■ INSTRUCTIONS TO FOLLOW ■
Summarize the review of Herman Ermolaev's book on Soviet literary censorship in two sentences.

Herman Ermolaev: “Censorship in Soviet Literature” – Indoctrination through Sanitization

Herman Ermolaev: Censorship in Soviet Literature: 1917-1991.  Lanham, Maryland: Rowman & Littlefield, 1997.  323 pp.

As the title indicates, Censorship in Soviet Literature focuses on writers who lived and worked in the Soviet Union, not foreign authors whose works were translated and published there.  Herman Ermolaev’s study addresses specialists already familiar with the field, and deals mainly with novels, though the occasional play is touched on; Eisenstein’s “Ivan the Terrible” is one of the few films mentioned. Though he discusses Babel, Sholokhov, and Solzhenitsyn, general readers should be warned that many of the writers examined here are not exactly household names in the West.  While there is little on Pasternak, Nabokov, Vasilii Grossman, Akhmatova or Brodsky, the following authors and novels get extensive treatment: Fedor Panferov (Bruski), Alexander Fedeev (The Rout), Fedor Gladkov (Cement), Aleksei Chapygin (Stepan Razin), Vsevolod Ivanov (Armored Train No. 14-69), Nicolai Ostrovskii (How the Steel was Tempered), and Artem Veselyi (Russia Washed in Blood).

Lenin regarded freedom of the press not as an abstract value but as a weapon in the arsenal of class warfare. So it comes as little surprise that censorship was present from the very beginning of the USSR, having been introduced as a “temporary measure” as early as 1917.  After shutting down all the bourgeois papers, by the end of 1918 the communists went on to silence the non-Bolshevik socialist press as well, in spite of the efforts of the relatively liberal Lunacharsky.  Libraries were another early target.  Nadezhda Krupskaia, Lenin’s wife, ordered older literature removed from them on the grounds of “obsolescence.”

■ INFORMATION SHOWN ■
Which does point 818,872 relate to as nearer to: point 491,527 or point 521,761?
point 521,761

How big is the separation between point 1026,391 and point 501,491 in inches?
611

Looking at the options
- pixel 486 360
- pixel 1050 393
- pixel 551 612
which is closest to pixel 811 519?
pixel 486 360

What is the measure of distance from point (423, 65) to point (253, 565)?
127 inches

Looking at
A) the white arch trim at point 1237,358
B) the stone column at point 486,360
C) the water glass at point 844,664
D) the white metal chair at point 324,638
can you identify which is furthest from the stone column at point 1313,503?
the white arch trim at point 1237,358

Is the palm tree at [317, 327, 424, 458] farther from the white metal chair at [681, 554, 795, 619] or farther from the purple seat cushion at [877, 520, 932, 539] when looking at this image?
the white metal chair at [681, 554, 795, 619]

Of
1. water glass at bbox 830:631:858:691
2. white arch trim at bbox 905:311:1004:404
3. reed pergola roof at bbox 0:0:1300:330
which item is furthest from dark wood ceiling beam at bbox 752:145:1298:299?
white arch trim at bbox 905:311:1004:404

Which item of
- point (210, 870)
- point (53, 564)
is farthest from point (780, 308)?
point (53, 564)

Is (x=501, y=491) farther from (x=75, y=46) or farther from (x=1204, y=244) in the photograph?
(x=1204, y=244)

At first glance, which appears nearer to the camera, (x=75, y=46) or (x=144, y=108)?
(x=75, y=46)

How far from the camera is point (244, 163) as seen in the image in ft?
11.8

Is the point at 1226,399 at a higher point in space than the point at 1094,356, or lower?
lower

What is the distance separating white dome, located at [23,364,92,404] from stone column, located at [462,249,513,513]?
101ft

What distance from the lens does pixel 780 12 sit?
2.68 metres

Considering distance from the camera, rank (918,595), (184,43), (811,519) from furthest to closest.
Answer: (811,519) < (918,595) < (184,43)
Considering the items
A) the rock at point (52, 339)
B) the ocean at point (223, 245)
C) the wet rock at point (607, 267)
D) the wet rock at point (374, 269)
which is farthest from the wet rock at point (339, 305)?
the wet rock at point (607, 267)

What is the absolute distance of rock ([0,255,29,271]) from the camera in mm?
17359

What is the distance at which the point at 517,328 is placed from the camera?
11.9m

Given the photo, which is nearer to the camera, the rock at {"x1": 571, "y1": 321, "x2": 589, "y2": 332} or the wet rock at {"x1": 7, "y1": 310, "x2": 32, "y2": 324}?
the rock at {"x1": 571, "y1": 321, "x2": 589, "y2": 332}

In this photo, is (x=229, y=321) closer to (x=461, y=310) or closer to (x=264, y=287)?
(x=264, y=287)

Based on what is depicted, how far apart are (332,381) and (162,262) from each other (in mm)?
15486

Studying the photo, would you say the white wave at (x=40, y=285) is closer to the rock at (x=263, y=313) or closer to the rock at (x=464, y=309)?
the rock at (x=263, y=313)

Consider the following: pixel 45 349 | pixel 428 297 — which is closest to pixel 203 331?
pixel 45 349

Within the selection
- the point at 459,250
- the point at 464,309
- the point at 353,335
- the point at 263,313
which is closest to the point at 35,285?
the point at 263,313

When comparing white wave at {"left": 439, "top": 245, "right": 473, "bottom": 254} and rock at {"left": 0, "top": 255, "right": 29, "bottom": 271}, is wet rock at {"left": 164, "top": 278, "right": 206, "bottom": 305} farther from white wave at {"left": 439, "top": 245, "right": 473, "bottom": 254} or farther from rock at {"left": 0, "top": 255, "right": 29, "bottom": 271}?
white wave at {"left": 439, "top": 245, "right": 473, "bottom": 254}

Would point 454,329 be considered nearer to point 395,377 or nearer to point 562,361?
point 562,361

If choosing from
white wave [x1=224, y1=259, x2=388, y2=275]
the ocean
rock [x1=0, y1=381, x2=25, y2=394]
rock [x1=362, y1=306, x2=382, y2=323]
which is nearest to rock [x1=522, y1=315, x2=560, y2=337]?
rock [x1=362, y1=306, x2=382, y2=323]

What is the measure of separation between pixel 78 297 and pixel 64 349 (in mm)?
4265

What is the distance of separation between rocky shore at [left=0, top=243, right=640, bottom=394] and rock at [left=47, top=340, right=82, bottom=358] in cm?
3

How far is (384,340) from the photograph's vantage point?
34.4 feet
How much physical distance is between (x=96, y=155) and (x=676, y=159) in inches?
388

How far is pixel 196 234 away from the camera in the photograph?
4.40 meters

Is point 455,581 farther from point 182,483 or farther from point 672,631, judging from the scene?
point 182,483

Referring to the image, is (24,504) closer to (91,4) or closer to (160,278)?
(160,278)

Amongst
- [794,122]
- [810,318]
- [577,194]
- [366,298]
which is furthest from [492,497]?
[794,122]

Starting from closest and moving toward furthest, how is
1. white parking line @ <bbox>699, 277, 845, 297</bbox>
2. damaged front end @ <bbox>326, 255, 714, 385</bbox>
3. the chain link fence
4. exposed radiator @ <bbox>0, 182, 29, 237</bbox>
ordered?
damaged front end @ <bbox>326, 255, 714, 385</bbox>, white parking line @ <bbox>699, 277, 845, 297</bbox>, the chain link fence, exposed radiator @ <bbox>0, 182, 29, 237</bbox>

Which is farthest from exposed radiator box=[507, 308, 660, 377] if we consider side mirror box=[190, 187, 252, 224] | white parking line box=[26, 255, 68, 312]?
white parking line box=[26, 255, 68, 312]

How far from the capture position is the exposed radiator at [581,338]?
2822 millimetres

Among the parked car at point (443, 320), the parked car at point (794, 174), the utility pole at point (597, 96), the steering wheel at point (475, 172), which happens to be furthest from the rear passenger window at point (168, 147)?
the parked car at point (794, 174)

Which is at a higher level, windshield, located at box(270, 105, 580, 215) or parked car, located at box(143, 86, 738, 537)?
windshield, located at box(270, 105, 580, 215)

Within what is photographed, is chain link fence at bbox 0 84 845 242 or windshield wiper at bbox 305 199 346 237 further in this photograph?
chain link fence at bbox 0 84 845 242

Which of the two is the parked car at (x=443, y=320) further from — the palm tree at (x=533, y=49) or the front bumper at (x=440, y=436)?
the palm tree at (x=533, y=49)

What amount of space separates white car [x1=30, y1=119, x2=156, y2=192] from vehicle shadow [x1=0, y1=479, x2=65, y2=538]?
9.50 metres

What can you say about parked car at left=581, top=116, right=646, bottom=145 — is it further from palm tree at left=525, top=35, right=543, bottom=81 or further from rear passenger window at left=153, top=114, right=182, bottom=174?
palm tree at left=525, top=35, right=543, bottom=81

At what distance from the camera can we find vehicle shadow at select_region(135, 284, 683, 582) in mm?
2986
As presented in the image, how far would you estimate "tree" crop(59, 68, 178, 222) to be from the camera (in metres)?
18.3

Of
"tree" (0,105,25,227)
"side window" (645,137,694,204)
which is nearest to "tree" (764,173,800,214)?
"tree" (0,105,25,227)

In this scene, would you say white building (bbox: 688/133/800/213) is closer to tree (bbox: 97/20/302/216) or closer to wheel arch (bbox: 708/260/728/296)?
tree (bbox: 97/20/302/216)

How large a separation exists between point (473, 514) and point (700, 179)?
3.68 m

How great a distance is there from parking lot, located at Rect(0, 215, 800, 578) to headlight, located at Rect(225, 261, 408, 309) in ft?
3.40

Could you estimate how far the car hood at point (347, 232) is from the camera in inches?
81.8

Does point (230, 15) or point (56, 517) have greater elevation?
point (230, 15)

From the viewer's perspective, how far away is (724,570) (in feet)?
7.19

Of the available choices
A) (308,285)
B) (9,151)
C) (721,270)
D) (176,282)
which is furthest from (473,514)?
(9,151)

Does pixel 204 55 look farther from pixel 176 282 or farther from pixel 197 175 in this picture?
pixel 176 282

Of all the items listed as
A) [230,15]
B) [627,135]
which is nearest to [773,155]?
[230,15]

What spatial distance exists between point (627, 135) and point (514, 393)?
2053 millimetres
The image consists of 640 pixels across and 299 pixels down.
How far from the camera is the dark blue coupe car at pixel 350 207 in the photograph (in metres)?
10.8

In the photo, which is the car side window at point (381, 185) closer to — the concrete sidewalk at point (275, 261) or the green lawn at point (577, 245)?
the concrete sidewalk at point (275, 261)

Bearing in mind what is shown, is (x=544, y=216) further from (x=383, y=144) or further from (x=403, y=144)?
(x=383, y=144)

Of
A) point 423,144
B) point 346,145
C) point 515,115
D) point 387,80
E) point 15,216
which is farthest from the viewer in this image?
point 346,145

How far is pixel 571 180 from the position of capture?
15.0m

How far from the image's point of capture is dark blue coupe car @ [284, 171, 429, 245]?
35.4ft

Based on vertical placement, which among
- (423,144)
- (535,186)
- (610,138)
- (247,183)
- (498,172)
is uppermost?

■ THE ANSWER ■
Herman Ermolaev's Censorship in Soviet Literature, written for specialists, deals mainly with novels by writers who lived and worked in the Soviet Union, many of them little known in the West, such as Panferov, Gladkov and Ostrovskii. Because Lenin saw press freedom as a weapon of class warfare, censorship began in 1917, the non-Bolshevik socialist press was silenced by the end of 1918, and Krupskaia had older literature removed from libraries as "obsolescent."